Life sciences and biotech companies can rise or fall depending on their clinical trial results. The sector is filled with small-cap companies working towards securing the necessary clearances from regulators, and they can tear through millions of dollars in R&D before their products get to market. Running out of cash is an ever-present danger.
If you’re just getting started, most of your funding will probably go toward securing lab space, supplies and equipment to help you get through discovery. It's not easy to manage your spending when the funds needed to support the development process could easily top millions of dollars. But you can stretch the money further by closely monitoring one number: the burn rate.
Burn rate is the rate at which your company spends money after an influx of cash. For instance, if you’re spending $250,000 per month to stay operational, you have a gross burn rate of $250,000, assuming there’s no revenue to offset these expenses. Simply, it’s your company’s negative cash flow.
Burn rate gives you another critical metric—your runway. If your burn rate is $250,000 and you have $4 million in funding, your runway is 16 months. That’s how long you can finance operations before you run out of cash in the bank.
Your company’s burn rate is just one indicator of the sustainability of your company. Others include the market, your strategy, and your product-market fit. However, it will hint at overspending and nudge you towards more effective replacements for needless expenses.
Your cash burn rate effectively tells you:
The usual advice for startups is to target having 12 months or more of runway at any time, especially in early seed rounds. That allows time for projects to reach the next milestone plus wiggle room to organize the next funding.
However, this advice is not realistic for life sciences companies. It can take years and years for a drug to travel from the lab to the market and, as much as you want to reduce your burn rate, restricting your spending means you could fall behind on important milestones and lengthen the time to commercialization.
Instead of trying to keep your burn rate under an arbitrary threshold, it’s better to implement some key habits early on. Here are four strategies that can help.
If you’re still relying on spreadsheets, stop! Managing your spend needs to be supported by a robust, automated, real-time system for tracking expenses, utilization rates and efficiency for granular transparency into how much you are spending and where you are spending it. Which expenses aren't directly leading to the next milestone? What expenses can you reduce, defer or cut off?
It’s easy to get caught up with fast-paced spending while you’re in the development stage, but fundamentally it’s a zero-sum game. If you spend $500,000 on building out an office, you can't put the same money toward product development. You must make a choice about where to invest, and make sure you choose wisely.
Efficient spend management starts with a clear plan. Set a burn-rate budget and review it weekly. Make sure everyone knows you’re tracking this and is staying within the boundaries. When someone asks for a budget item, they can map it to your targets to justify the investment, and you will be better able to make financially responsible decisions when you inevitably need to deviate from the plan.
Funding is a valuable resource, but it isn’t your only resource. By using all of the resources at your disposal, you can maintain a healthier burn rate and lengthen your runway.
One of your biggest assets is your team of investors. If you’re working with a VC fund, for example, you might have access to marketing, business development, admin and research experts, all of whom can help you find clever ways to support your development without overspending. At the very start of the development cycle, incubators and accelerators can give a fledgling research project the breathing room it needs to ensure the runway doesn’t end before the research does.
Burn rate is something that investors are keeping tabs on and it’s essential that you maintain a level of transparency and collaboration with your investors. To be taken seriously, you must be able to justify expenditure and tie investments directly to key milestones. If your investors are unhappy with the choices you're making, it's time to reconsider your burn rate and cash allocation.

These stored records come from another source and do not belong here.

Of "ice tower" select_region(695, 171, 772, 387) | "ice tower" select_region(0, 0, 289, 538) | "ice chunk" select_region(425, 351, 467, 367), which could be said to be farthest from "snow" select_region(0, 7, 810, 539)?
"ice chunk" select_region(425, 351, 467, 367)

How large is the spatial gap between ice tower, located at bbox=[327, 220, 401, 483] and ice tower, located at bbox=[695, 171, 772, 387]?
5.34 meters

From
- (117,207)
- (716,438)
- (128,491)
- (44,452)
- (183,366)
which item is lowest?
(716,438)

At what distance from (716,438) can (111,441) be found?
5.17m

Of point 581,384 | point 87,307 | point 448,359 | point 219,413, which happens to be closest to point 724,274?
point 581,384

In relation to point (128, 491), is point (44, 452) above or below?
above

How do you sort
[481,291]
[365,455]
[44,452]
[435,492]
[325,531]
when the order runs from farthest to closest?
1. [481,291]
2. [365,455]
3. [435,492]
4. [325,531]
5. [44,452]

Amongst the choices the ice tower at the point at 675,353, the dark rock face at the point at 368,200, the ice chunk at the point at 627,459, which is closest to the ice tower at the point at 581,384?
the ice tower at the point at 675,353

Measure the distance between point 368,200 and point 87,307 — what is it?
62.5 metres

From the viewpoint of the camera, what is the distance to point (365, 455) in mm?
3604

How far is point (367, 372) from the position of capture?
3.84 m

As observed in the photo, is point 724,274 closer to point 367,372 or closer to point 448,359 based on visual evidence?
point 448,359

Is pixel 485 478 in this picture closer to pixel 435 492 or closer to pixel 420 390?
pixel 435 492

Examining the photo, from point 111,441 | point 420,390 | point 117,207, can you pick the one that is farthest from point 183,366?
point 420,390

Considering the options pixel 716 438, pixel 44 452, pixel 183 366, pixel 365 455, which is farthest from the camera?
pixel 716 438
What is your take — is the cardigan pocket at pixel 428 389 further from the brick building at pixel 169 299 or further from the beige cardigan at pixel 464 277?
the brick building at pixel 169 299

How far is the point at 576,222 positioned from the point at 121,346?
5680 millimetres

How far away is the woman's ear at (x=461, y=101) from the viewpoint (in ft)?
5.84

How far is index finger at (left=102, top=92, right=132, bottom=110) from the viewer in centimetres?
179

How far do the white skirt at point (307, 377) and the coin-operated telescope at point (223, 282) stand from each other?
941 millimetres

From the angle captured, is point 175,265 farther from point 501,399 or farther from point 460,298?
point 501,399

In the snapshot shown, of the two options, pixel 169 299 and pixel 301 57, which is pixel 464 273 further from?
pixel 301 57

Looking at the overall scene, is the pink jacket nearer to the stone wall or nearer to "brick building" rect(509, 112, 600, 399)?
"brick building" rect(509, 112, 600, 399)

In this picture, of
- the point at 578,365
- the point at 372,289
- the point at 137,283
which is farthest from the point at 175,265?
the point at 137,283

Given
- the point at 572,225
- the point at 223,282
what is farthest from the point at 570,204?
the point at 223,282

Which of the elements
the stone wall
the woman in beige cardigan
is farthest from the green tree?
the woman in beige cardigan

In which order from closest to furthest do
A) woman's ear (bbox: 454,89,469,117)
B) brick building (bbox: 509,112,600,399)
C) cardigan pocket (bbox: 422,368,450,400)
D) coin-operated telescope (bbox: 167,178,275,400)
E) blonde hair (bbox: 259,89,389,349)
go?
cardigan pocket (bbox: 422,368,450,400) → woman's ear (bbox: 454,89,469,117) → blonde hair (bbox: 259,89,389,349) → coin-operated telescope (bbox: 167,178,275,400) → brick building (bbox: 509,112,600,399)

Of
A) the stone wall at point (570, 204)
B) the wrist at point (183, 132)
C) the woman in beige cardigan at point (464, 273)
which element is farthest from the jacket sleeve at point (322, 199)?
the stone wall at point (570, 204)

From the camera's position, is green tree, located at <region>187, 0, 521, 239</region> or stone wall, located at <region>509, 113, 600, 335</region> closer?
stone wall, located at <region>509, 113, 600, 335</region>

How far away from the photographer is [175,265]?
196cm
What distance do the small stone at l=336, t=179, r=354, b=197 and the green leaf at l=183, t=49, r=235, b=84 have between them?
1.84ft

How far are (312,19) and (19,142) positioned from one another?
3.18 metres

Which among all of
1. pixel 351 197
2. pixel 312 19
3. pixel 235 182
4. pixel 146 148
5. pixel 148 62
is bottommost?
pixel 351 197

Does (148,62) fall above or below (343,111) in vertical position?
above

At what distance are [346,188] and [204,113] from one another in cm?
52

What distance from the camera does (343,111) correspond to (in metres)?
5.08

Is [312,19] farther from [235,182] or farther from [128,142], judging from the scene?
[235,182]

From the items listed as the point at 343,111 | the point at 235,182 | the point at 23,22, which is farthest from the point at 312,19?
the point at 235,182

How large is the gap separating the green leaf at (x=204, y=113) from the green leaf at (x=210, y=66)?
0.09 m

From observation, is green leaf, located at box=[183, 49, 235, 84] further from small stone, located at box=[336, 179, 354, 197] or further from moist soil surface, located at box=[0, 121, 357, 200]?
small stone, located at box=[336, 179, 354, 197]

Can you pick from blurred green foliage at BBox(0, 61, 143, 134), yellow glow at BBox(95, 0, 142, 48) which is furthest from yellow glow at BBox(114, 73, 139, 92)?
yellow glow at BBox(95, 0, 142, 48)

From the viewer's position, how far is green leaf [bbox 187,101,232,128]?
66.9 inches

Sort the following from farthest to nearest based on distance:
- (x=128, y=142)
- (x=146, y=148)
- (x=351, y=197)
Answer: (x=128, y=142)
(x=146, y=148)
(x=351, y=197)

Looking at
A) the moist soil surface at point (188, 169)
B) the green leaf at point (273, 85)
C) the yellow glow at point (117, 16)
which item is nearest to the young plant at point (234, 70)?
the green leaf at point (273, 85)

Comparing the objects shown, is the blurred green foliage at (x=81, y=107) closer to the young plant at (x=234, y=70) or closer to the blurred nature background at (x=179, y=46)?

This comes back to getting the right systems in place – if your financial analysis starts and ends with Excel spreadsheets and QuickBooks, you may not inspire much confidence.
Burn rate is easy to calculate and tricky to manage, since there’s no magic formula for life sciences companies to follow. A company with a low burn rate could fail in the long run if its clinical trial fails, while a high burn rate could be reversed overnight with promising lab results or by receiving a milestone payment from a key partner.
To manage the uncertainty, it's essential to monitor cash burn from all angles. Having a reliable system of accounting, budgeting and internal controls will help protect your company’s credibility, deliver opportunities for improved efficiency, and make funding last longer as your company grows.